Andrei Pervozvanny

Admiralty Shipyard
St. Petersburg, Russia
Pennant Number:
October 20, 1906
Keel Laid:
April 28, 1903
September 1910
Scrapped in Leningrad, Russia in 1923-25.

Commanding Officers (Information not available)

Combat Victories (None)

Ship's History (Wikipedia)
Andrei Pervozvanny was built by the Admiralty Shipyard in Saint Petersburg. Construction began on 15 March 1904 [*] and was officially laid down on 11 May. Her construction was slowed by labor trouble in the shipyard from the 1905 Revolution. She was launched on 30 October 1906 and began her sea trials in September 1910. They were completed in October 1910, but the ship entered service on 10 March 1911. Andrei Pervozvanny joined the Baltic Fleet on completion and she made a port visit to Copenhagen in September 1912. The following September she visited Portland, Cherbourg, and Stavanger together with her sister ship, Imperator Pavel I. She ran aground on Odensholm Island, off the Estonian coast, on 1 July 1914. The ship was still under repair when World War I began the following month. Her lattice masts were cut down and light topmasts were added while under repair.
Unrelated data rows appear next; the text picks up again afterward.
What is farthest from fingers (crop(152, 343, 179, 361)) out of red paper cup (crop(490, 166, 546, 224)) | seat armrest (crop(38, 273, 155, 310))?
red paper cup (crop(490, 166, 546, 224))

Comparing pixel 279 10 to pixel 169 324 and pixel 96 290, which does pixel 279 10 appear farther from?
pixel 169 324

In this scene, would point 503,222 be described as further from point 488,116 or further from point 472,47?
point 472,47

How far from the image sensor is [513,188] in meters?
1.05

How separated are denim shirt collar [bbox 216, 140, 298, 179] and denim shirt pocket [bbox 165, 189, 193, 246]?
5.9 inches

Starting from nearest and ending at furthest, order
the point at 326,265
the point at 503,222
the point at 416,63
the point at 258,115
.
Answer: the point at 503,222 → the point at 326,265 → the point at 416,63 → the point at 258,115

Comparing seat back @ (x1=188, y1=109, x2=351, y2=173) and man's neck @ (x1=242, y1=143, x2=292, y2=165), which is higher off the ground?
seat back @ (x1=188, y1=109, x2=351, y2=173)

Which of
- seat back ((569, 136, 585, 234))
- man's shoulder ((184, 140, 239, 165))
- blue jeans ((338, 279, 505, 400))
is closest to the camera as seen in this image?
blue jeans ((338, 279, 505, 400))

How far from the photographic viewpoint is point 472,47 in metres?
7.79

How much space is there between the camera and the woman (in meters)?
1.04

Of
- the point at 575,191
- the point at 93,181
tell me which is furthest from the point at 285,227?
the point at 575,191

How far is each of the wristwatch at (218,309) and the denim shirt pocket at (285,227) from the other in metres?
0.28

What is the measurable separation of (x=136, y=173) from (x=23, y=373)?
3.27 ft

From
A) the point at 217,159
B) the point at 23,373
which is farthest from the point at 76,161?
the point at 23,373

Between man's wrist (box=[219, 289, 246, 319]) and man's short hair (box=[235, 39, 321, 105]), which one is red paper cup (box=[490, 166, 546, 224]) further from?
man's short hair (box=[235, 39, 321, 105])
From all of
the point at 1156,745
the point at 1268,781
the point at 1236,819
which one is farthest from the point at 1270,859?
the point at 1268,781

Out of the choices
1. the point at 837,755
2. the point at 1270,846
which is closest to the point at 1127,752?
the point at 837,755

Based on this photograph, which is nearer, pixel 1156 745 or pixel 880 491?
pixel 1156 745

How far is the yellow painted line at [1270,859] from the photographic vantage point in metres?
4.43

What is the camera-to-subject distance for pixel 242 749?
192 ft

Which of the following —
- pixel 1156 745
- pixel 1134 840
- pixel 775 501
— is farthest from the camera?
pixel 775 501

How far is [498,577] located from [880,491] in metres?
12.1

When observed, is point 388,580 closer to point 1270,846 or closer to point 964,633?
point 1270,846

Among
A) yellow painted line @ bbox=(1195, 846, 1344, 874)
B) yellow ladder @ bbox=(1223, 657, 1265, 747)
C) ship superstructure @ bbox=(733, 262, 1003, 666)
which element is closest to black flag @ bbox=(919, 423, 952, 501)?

Andrei Pervozvanny was mostly inactive during the war as the Russian naval strategy in the Baltic was defensive and they did not intend to seek out the German fleet. Torpedo nets were fitted in early 1915 and the ship's torpedoes were removed in January 1916. In late 1916, four 76-millimeter (3 in) anti-aircraft guns were added. The ship's crew joined the general mutiny of the Baltic Fleet in Helsinki on 16 March 1917, after they received word of the February Revolution in Saint Petersburg, and several of the ship's officers were murdered by the crew. The Treaty of Brest-Litovsk required the Soviets to evacuate their naval base at Helsinki in March 1918 or have their ships interned by newly independent Finland even though the Gulf of Finland was still frozen over. Andrei Pervozvanny and her sister ship the renamed Respublika, led the second group of ships on 5 April and reached Kronstadt five days later in what became known as the "Ice Voyage".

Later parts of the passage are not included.